Genesis 8-9 – Waiting
March 19, 2019
“Father, we are grateful for your Word, and the lessons you share with us through the stories of the past. Today, please open our hearts to hear the Holy Spirit apply today’s reading in Genesis to our own individual lives. In Jesus’ name I pray, amen.”
Pause and read Genesis, chapters 8 and 9.
Have you ever considered how long Noah and his family were waiting on the ark? It took only forty days for the world to be covered with water, but it took many months for the water to recede. The timeline is given in reference to Noah. “In the six hundredth year of Noah’s life, on the seventeenth day of the second month” the rain began (7:11). Five MONTHS later (8:3), the water line had only dropped down far enough for the bottom of the ark to touch land. It took three MORE months (8:5) for the mountaintops to be visible!
After another grueling forty days, Noah sent out a raven to see what would happen. Apparently there was enough food for the raven to eat because he did not return. (Ravens are scavengers, willing to eat decomposing materials.) So Noah sent out a dove to further test the water’s depth. When the dove returned to him, he knew there was no vegetation for the dove to eat. He waited another week before trying again. This time the dove came back with a leaf in its beak. Can you imagine the celebrating that night in the ark?!? Again, Noah waited another week. This time when he released the dove, she did not return. I can only imagine the anticipation of standing again on solid ground!
How hard is it to wait when it seems the time has come? God had closed the door, and certainly He would open it again… If I had been Noah, I would have been bugging Him every day to let me out, or at least to tell me the plan! Won’t you give me a clue God, what will happen next and when it will occur??

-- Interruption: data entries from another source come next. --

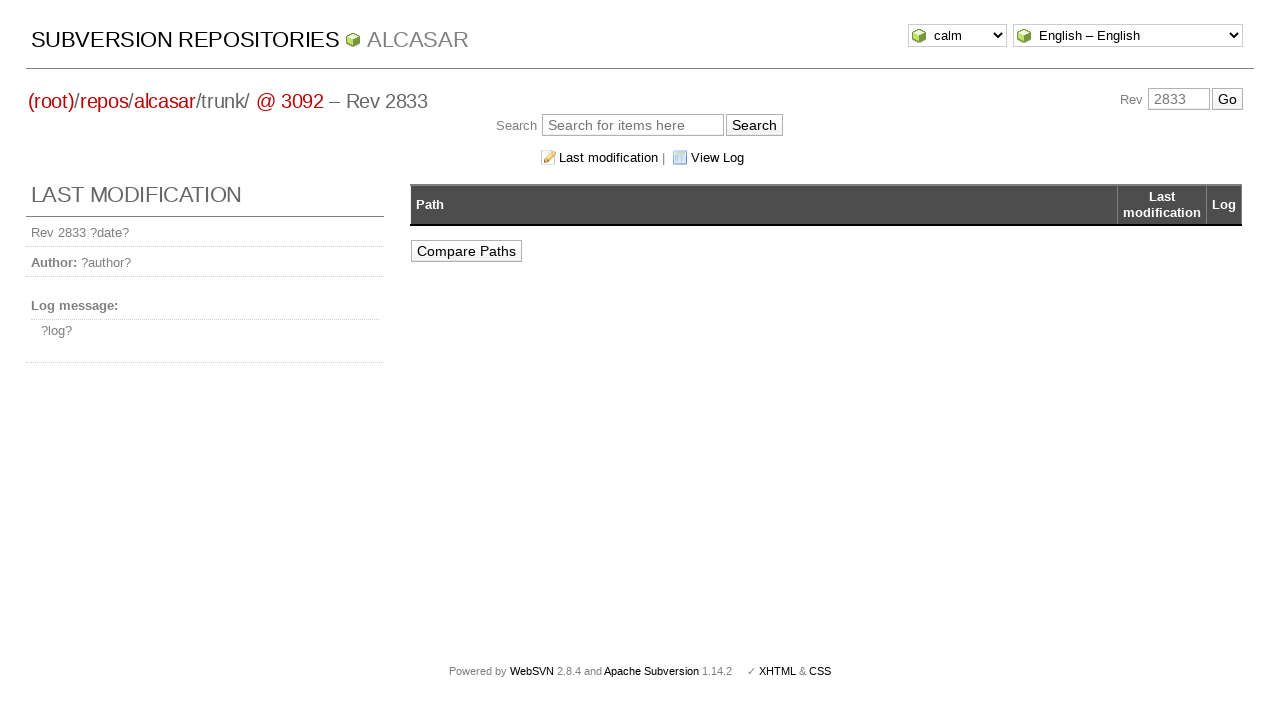

--- FILE ---
content_type: text/html; charset=UTF-8
request_url: https://websvn.alcasar.net/listing.php?repname=ALCASAR&path=%2Frepos%2Falcasar%2Ftrunk%2F&rev=2833&peg=3092
body_size: 7408
content:
<!DOCTYPE html PUBLIC "-//W3C//DTD XHTML 1.0 Transitional//EN" "http://www.w3.org/TR/xhtml1/DTD/xhtml1-transitional.dtd">
<html xmlns="http://www.w3.org/1999/xhtml" xml:lang="en" lang="en">
<head>
  <meta http-equiv="content-type" content="text/html;charset=UTF-8" />
  <meta http-equiv="generator" content="WebSVN 2.8.4" /> <!-- leave this for stats -->
  <meta name="viewport" content="width=device-width, initial-scale=1">
  <link rel="shortcut icon" type="image/x-icon" href="./templates/calm/images/favicon.ico" />
  <link type="text/css" href="./templates/calm/styles.css" rel="stylesheet" media="screen" />
  <!--[if gte IE 5.5000]>
  <style type="text/css" media="screen">
  tbody tr td { padding:1px 0 }
  #wrap h2 { padding:10px 5px 0 5px; margin-bottom:-8px }
  </style>
  <![endif]-->
  <title>
       WebSVN
         &ndash; ALCASAR
            &ndash; /repos/alcasar/trunk/
               &ndash; Rev 2833
  </title>
</head>
<body id="directory">
<div id="container">
	<div id="select">
		<form method="get" action="" id="template"><input type="hidden" name="repname" value="ALCASAR"/><input type="hidden" name="path" value="/repos/alcasar/trunk/"/><input type="hidden" name="rev" value="2833"/><input type="hidden" name="peg" value="3092"/><select name="template" onchange="javascript:this.form.submit();"><option value="BlueGrey">BlueGrey</option><option value="calm" selected="selected">calm</option><option value="Elegant">Elegant</option></select><noscript><input type="submit" value="Go" /></noscript></form>
		<form method="get" action="" id="language"><input type="hidden" name="repname" value="ALCASAR"/><input type="hidden" name="path" value="/repos/alcasar/trunk/"/><input type="hidden" name="rev" value="2833"/><input type="hidden" name="peg" value="3092"/><select name="language" onchange="javascript:this.form.submit();"><option value="ca">Catal&agrave;-Valenci&agrave; &ndash; Catalan</option><option value="zh-CN">&#20013;&#25991; &ndash; Chinese (Simplified)</option><option value="zh-TW">&#20013;&#25991; &ndash; Chinese (Traditional)</option><option value="cs">&#268;esky &ndash; Czech</option><option value="da">Dansk &ndash; Danish</option><option value="nl">Nederlands &ndash; Dutch</option><option value="en" selected="selected">English &ndash; English</option><option value="fi">Suomi &ndash; Finnish</option><option value="fr">Fran&ccedil;ais &ndash; French</option><option value="de">Deutsch &ndash; German</option><option value="he-IL">&#1506;&#1489;&#1512;&#1497;&#1514; &ndash; Hebrew</option><option value="hin">&#2361;&#2367;&#2306;&#2342;&#2368; &ndash; Hindi</option><option value="hu">Magyar &ndash; Hungarian</option><option value="id">Bahasa Indonesia &ndash; Indonesian</option><option value="it">Italiano &ndash; Italian</option><option value="ja">&#26085;&#26412;&#35486; &ndash; Japanese</option><option value="ko">&#54620;&#44397;&#50612; &ndash; Korean</option><option value="mk">&#1052;&#1072;&#1082;&#1077;&#1076;&#1086;&#1085;&#1089;&#1082;&#1080; &ndash; Macedonian</option><option value="mr">&#2350;&#2352;&#2366;&#2336;&#2368; &ndash; Marathi</option><option value="no">Norsk &ndash; Norwegian</option><option value="pl">Polski &ndash; Polish</option><option value="pt">Portugu&ecirc;s &ndash; Portuguese</option><option value="pt-BR">Portugu&ecirc;s &ndash; Portuguese (Brazil)</option><option value="ru">&#1056;&#1091;&#1089;&#1089;&#1082;&#1080;&#1081; &ndash; Russian</option><option value="sk">Sloven&#269;ina &ndash; Slovak</option><option value="sl">Sloven&#353;&#269;ina &ndash; Slovenian</option><option value="es">Espa&ntilde;ol &ndash; Spanish</option><option value="sv">Svenska &ndash; Swedish</option><option value="tr">T&uuml;rk&ccedil;e &ndash; Turkish</option><option value="uk">&#1059;&#1082;&#1088;&#1072;&#1111;&#1085;&#1089;&#1100;&#1082;&#1072; &ndash; Ukrainian</option><option value="uz">O&euml;zbekcha &ndash; Uzbek</option></select><noscript><input type="submit" value="Go" /></noscript></form>
	</div>
	<h1><a href=".?" title="Subversion Repositories">Subversion Repositories</a>
		<span><a href="listing.php?repname=ALCASAR&amp;">ALCASAR</a></span>
	</h1>
<h2 id="path_links"><a href="listing.php?repname=ALCASAR&amp;path=%2F&amp;rev=2833&amp;peg=3092" class="root"><span>(root)</span></a>/<a href="listing.php?repname=ALCASAR&amp;path=%2Frepos%2F&amp;rev=2833&amp;peg=3092#ae7d0109245480daffa4c2f0c1277477f">repos</a>/<a href="listing.php?repname=ALCASAR&amp;path=%2Frepos%2Falcasar%2F&amp;rev=2833&amp;peg=3092#ab52095a6a02977b49e8953ba39a4bd3a">alcasar</a>/<span class="dir">trunk/ <a class="peg" href="?repname=ALCASAR&amp;path=%2Frepos%2Falcasar%2Ftrunk%2F&amp;rev=2833">@ 3092</a></span> &ndash; Rev 2833</h2>
<div id="revjump"><form method="get" action="" id="revision"><input type="hidden" name="repname" value="ALCASAR" /><input type="hidden" name="path" value="/repos/alcasar/trunk/" /><input type="hidden" name="peg" value="3092" /><div>Rev <input type="text" size="5" name="rev" placeholder="2833" /><span class="submit"><input type="submit" value="Go" /></span></div></form></div>
<div id="searchcss"><form method="get" action="search.php?repname=ALCASAR&amp;" id="search"><input type="hidden" name="repname" value="ALCASAR" /><input type="hidden" name="path" value="/repos/alcasar/trunk/" /><input type="hidden" name="rev" value="3092" /><div>Search <input type="text" size="20" name="search" placeholder="Search for items here" /><span class="submit"><input type="submit" value="Search" /></span></div></form></div>
<p>
	<span class="changes"><a href="revision.php?repname=ALCASAR&amp;path=%2Frepos%2Falcasar%2Ftrunk%2F&amp;isdir=1&amp;rev=2833&amp;peg=3092">Last modification</a></span> &#124;
	<span class="log"><a href="log.php?repname=ALCASAR&amp;path=%2Frepos%2Falcasar%2Ftrunk%2F&amp;isdir=1&amp;rev=2833&amp;peg=3092">View Log</a></span>
</p>

<div id="info">
<h2>Last modification</h2>
  <ul>
    <li>Rev 2833 ?date?</li>
    <li><strong>Author:</strong> ?author?</li>
    <li><dl><dt><strong>Log message:</strong></dt><dd>?log?</dd></dl></li>
  </ul>
</div>



<div id="wrap">
<form method="get" action="comp.php?repname=ALCASAR&amp;" id="compare"><input type="hidden" name="repname" value="ALCASAR" />
  <div class="table-responsive">
   <table id="listing">
      <thead>
      <tr align="left" valign="middle">
        <th scope="col" class="path">Path</th>
        <th scope="col" colspan="3">Last modification</th>
        <th scope="col">Log</th>
      </tr>
      </thead>
      <tbody>
      </tbody>
   </table>
  </div>
  <p class="submit">
    <input type="submit" value="Compare Paths" />
  </p>
  </form>
</div>
<script type="text/javascript" src="./javascript/compare-checkboxes.js"></script></div>
<div id="footer">
  <p style="padding:0; margin:0"><small>Powered by <a href="https://websvnphp.github.io/">WebSVN</a> 2.8.4 and <a href="http://subversion.apache.org">Apache Subversion</a> 1.14.2 &nbsp; &nbsp; &#x2713; <a href="http://validator.w3.org/check?uri=https://websvn.alcasar.net/listing.php?repname=ALCASAR%26path=%2Frepos%2Falcasar%2Ftrunk%2F%26rev=2833%26peg=3092%26template=%26language=en">XHTML</a> &amp; <a href="http://jigsaw.w3.org/css-validator/validator?uri=https://websvn.alcasar.net/listing.php?repname=ALCASAR%26path=%2Frepos%2Falcasar%2Ftrunk%2F%26rev=2833%26peg=3092%26template=%26language=en">CSS</a></small></p>
</div>
</body>
</html>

On Noah’s 601st birthday (8:13), he removed the covering from the ark and saw the ground again for the first time in 10 months. But still he waited!! “By the twenty-seventh day of the second month the earth was completely dry. Then God said to Noah, ‘Come out of the ark…’” (8:14-16). Finally!! Noah and his family and all of the animals had been in the ark for a little over a year!
Noah isn’t distracted by impatience. Instead, his focus is on thankfulness. As soon as Noah got off the boat, he took some animals and made an offering to God. His grateful heart pleased the Lord so much that He promised to never flood the earth again, even though “every inclination of man’s heart is evil from childhood” (8:21). Knowing full well that people would once again turn away from Him, God determined to keep His promise. He sealed the promise with a rainbow.

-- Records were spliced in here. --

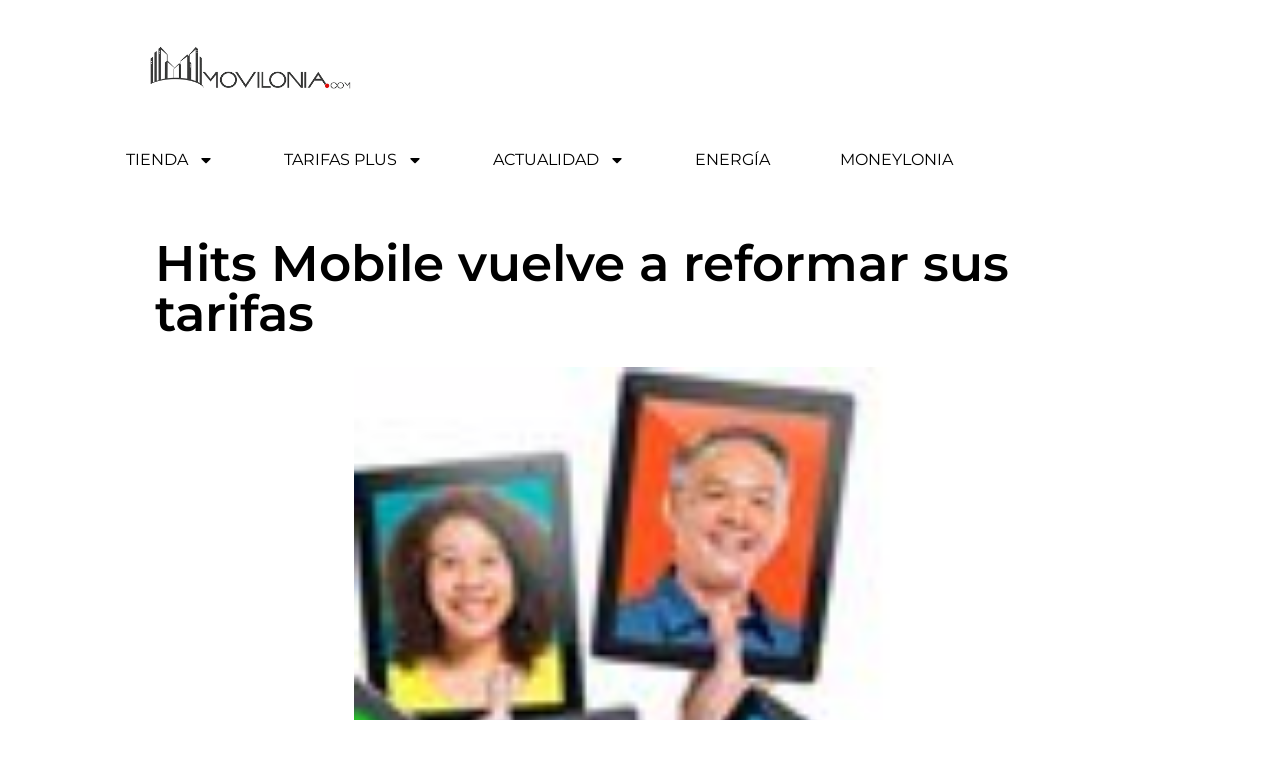

--- FILE ---
content_type: text/css; charset=utf-8
request_url: https://www.movilonia.com/wp-content/uploads/elementor/css/post-108846.css?ver=1768912910
body_size: 639
content:
.elementor-108846 .elementor-element.elementor-element-45de4373{padding:0px 0px 0px 0px;}.elementor-widget-theme-site-logo .widget-image-caption{color:var( --e-global-color-text );}.elementor-108846 .elementor-element.elementor-element-1316241f img{max-width:41%;}.elementor-widget-nav-menu .elementor-nav-menu--main .elementor-item{color:var( --e-global-color-text );fill:var( --e-global-color-text );}.elementor-widget-nav-menu .elementor-nav-menu--main .elementor-item:hover,
					.elementor-widget-nav-menu .elementor-nav-menu--main .elementor-item.elementor-item-active,
					.elementor-widget-nav-menu .elementor-nav-menu--main .elementor-item.highlighted,
					.elementor-widget-nav-menu .elementor-nav-menu--main .elementor-item:focus{color:var( --e-global-color-accent );fill:var( --e-global-color-accent );}.elementor-widget-nav-menu .elementor-nav-menu--main:not(.e--pointer-framed) .elementor-item:before,
					.elementor-widget-nav-menu .elementor-nav-menu--main:not(.e--pointer-framed) .elementor-item:after{background-color:var( --e-global-color-accent );}.elementor-widget-nav-menu .e--pointer-framed .elementor-item:before,
					.elementor-widget-nav-menu .e--pointer-framed .elementor-item:after{border-color:var( --e-global-color-accent );}.elementor-widget-nav-menu{--e-nav-menu-divider-color:var( --e-global-color-text );}.elementor-108846 .elementor-element.elementor-element-36507219 .elementor-nav-menu--dropdown a, .elementor-108846 .elementor-element.elementor-element-36507219 .elementor-menu-toggle{color:var( --e-global-color-text );fill:var( --e-global-color-text );}.elementor-108846 .elementor-element.elementor-element-36507219 .elementor-nav-menu--dropdown a:hover,
					.elementor-108846 .elementor-element.elementor-element-36507219 .elementor-nav-menu--dropdown a:focus,
					.elementor-108846 .elementor-element.elementor-element-36507219 .elementor-nav-menu--dropdown a.elementor-item-active,
					.elementor-108846 .elementor-element.elementor-element-36507219 .elementor-nav-menu--dropdown a.highlighted,
					.elementor-108846 .elementor-element.elementor-element-36507219 .elementor-menu-toggle:hover,
					.elementor-108846 .elementor-element.elementor-element-36507219 .elementor-menu-toggle:focus{color:var( --e-global-color-accent );}.elementor-108846 .elementor-element.elementor-element-36507219 .elementor-nav-menu--dropdown a:hover,
					.elementor-108846 .elementor-element.elementor-element-36507219 .elementor-nav-menu--dropdown a:focus,
					.elementor-108846 .elementor-element.elementor-element-36507219 .elementor-nav-menu--dropdown a.elementor-item-active,
					.elementor-108846 .elementor-element.elementor-element-36507219 .elementor-nav-menu--dropdown a.highlighted{background-color:#F9FAFD;}.elementor-108846 .elementor-element.elementor-element-36507219 .elementor-nav-menu--dropdown a.elementor-item-active{color:#000000;}.elementor-108846 .elementor-element.elementor-element-36507219 .elementor-nav-menu--dropdown .elementor-item, .elementor-108846 .elementor-element.elementor-element-36507219 .elementor-nav-menu--dropdown  .elementor-sub-item{font-weight:400;}.elementor-108846 .elementor-element.elementor-element-36507219 .elementor-nav-menu--dropdown{border-style:none;}.elementor-108846 .elementor-element.elementor-element-36507219 .elementor-nav-menu--dropdown a{padding-left:3px;padding-right:3px;}#elementor-popup-modal-108846 .dialog-widget-content{animation-duration:0.5s;box-shadow:2px 8px 23px 3px rgba(0,0,0,0.2);}#elementor-popup-modal-108846{background-color:rgba(0,0,0,.8);justify-content:flex-end;align-items:flex-start;pointer-events:all;}#elementor-popup-modal-108846 .dialog-message{width:300px;height:100vh;align-items:flex-start;}#elementor-popup-modal-108846 .dialog-close-button{display:flex;font-size:22px;}#elementor-popup-modal-108846 .dialog-close-button i{color:#000000;}#elementor-popup-modal-108846 .dialog-close-button svg{fill:#000000;}@media(max-width:1024px){.elementor-108846 .elementor-element.elementor-element-1316241f img{max-width:69%;}.elementor-108846 .elementor-element.elementor-element-36507219 .elementor-nav-menu--dropdown .elementor-item, .elementor-108846 .elementor-element.elementor-element-36507219 .elementor-nav-menu--dropdown  .elementor-sub-item{font-size:18px;}}@media(max-width:767px){.elementor-108846 .elementor-element.elementor-element-1316241f{text-align:start;}.elementor-108846 .elementor-element.elementor-element-1316241f img{max-width:83%;}}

Imagine what it must have been like to walk off of the ark into this new world. The oceans were bigger, the landscape forever changed from the gullies left by the water. The atmosphere probably felt different without the layer of water above the earth, and its absence would have made the sun more intense. In addition to all of this change, the animals were suddenly afraid of them! Then, incredibly, God gave permission to use the animals for food (9:2-3)! Life would forever be shorter for all, man and beast. The world was forever different, but a brilliant rainbow appeared in the sky, reminding them God’s faithful promises never change.
God repeated the command He gave Adam in Genesis 1:28. “Be fruitful and increase in number and fill the earth” (9:1). Would they obey this time?
Questions for thought:
- For discussion: What were the differences between Adam’s world and Noah’s? How is our world different than Noah’s?
- For thought: Are you patiently waiting for God’s next instructions in your life, or beating on the door of your ark of safety?
Adam’s world was completely different then Noah’s. Adam and Eve never knew of sin until eating the forbidden fruit. Everything changed once human discovered sin. In Noah’s world, humans showed God that they simply could not stop sinning. Therefore, God tested Noah with living in solitude on an ark and trusting in him to eventually bring him to a new home. I think a huge difference though was the life span once Noah made it to the new world. Adam and Eve could live hundreds of years where as the life span grew shorter after the events of the Ark. Another difference is in Adam’s world, not only did he not experience sin before doing so, but this made him very pure. Noah was already unpure even if he got the chance for survival. I do not believe our world is very different from Noah’s. Like Noah, we too can trust in God and while doing so have distractions of life to stray us from our true path. We have the choice to either continue straying and be washed away with our sin or to get in the ark, so to speak and rise above our waves that crash in trusting God will lead us to a new shore, heaven.
I honestly feel as though as each day comes I’m getting better at not beating on the Ark but listening to God’s commands and trusting in him in my life patiently waiting. Not always but I am improving.
I wonder how long it was before Adam and Eve sinned? We’ll have to ask them someday. Did they get years of walking with God, or a month, or was it the first day?